If you think that CAPTCHA, the squiggly lines you have to decipher in order to login or place your comments on many websites, are only there to keep out spammers, think again!
There is actually another use of the annoying feature: to correct mistakes in scanning old text. Guy Gugliotta of the New York Times explains:
For vintage 19th-century texts in English, O.C.R. programs mess up or miss 10 percent to 30 percent of the words. Only humans can fix the errors. The standard method, called key and verify, uses two transcribers to type the text independently and compares the results. This is time-consuming and extremely expensive.

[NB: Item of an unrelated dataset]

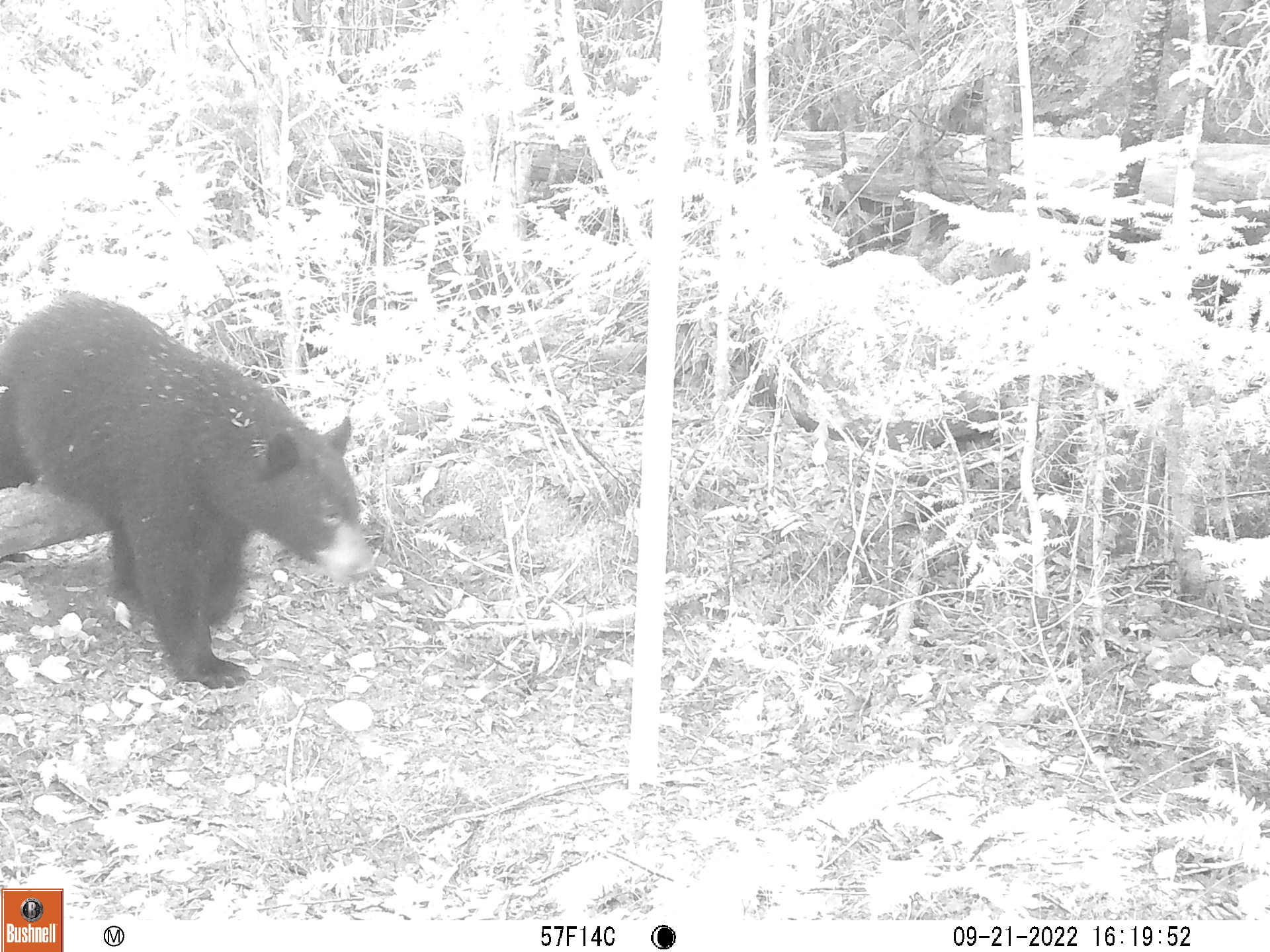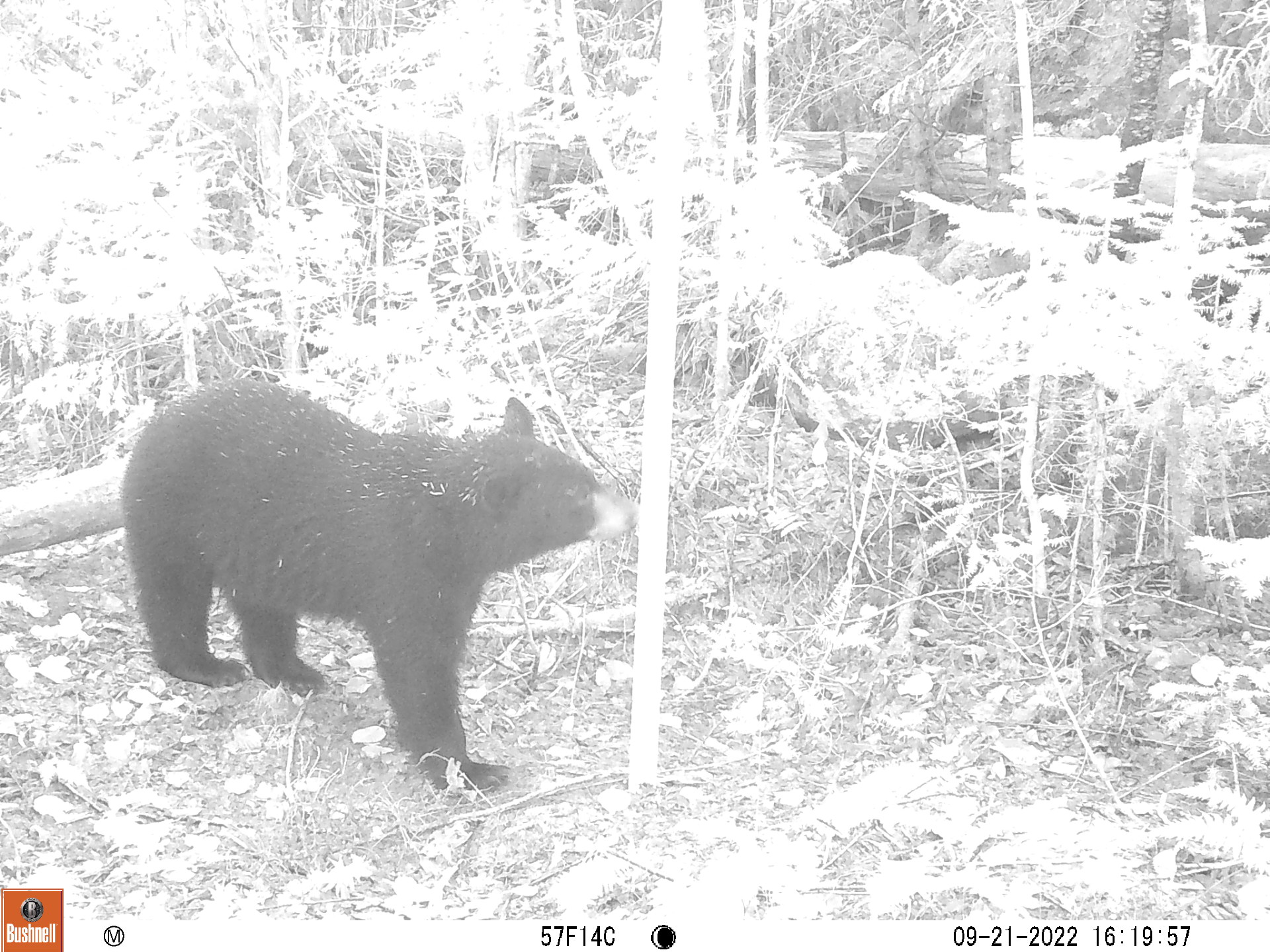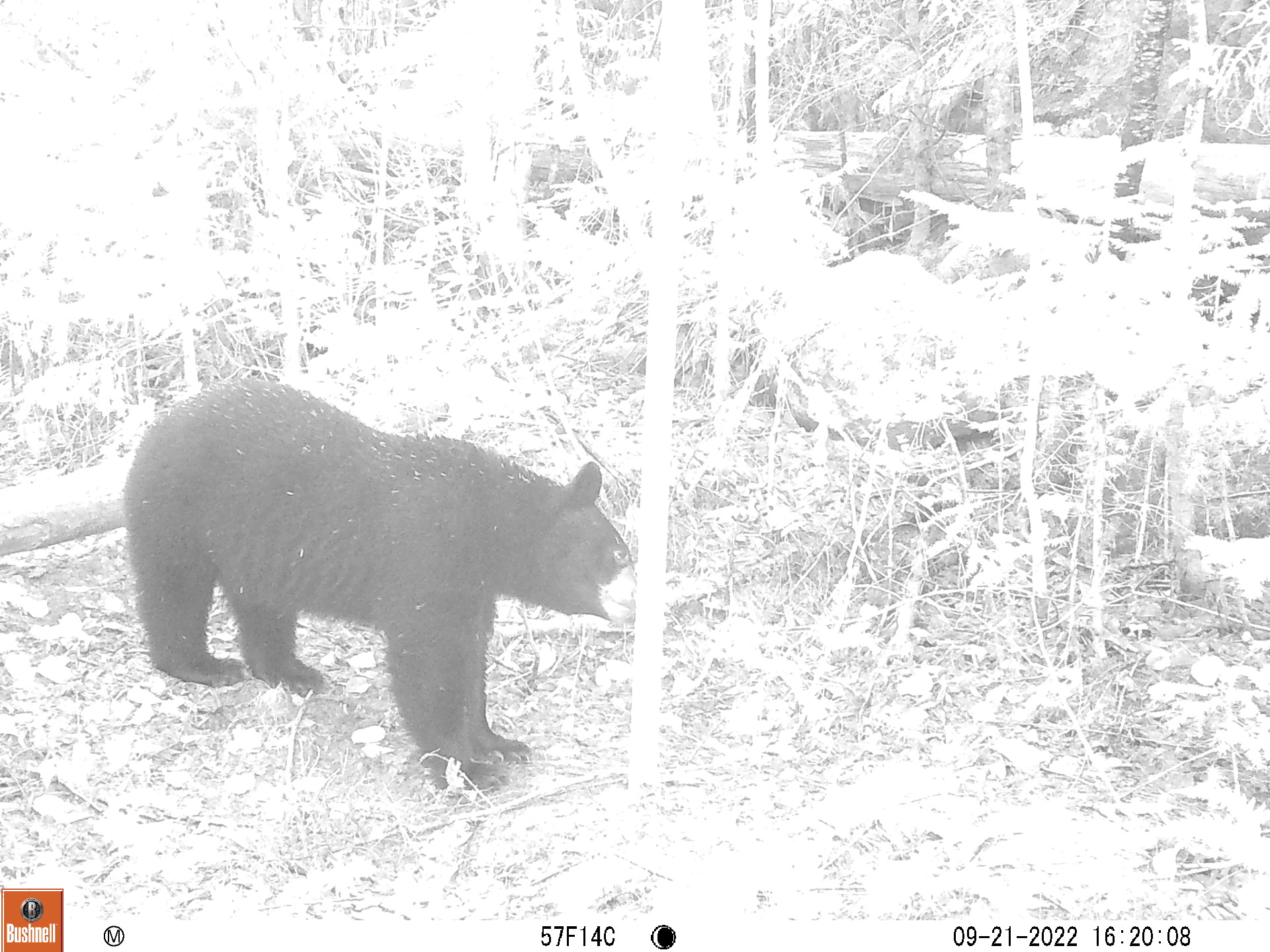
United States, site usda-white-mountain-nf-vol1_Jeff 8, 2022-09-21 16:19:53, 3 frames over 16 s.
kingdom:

But in 2006, Dr. von Ahn’s team figured out a way around this obstacle. The ubiquitous Captchas, familiar to even the most casual Web user, were the perfect tools. Captchas, short for “completely automated public Turing test to tell computers and humans apart,” are impossible for machines to decipher, but easy for humans. (The test is named for the British computer pioneer Alan Turing.)
Dr. von Ahn’s group estimated that humans around the world decode at least 200 million Captchas per day, at 10 seconds per Captcha. This works out to about 500,000 hours per day — a lot of applied brainpower being spent on what Dr. von Ahn regards as a fundamentally mindless exercise.
“So we asked, ‘Can we do something useful with this time?’ ” Dr. von Ahn recalled in a telephone interview. Instead of making Captchas out of random words printed in a woozy way, why not ask Web users to translate problem words from archival texts?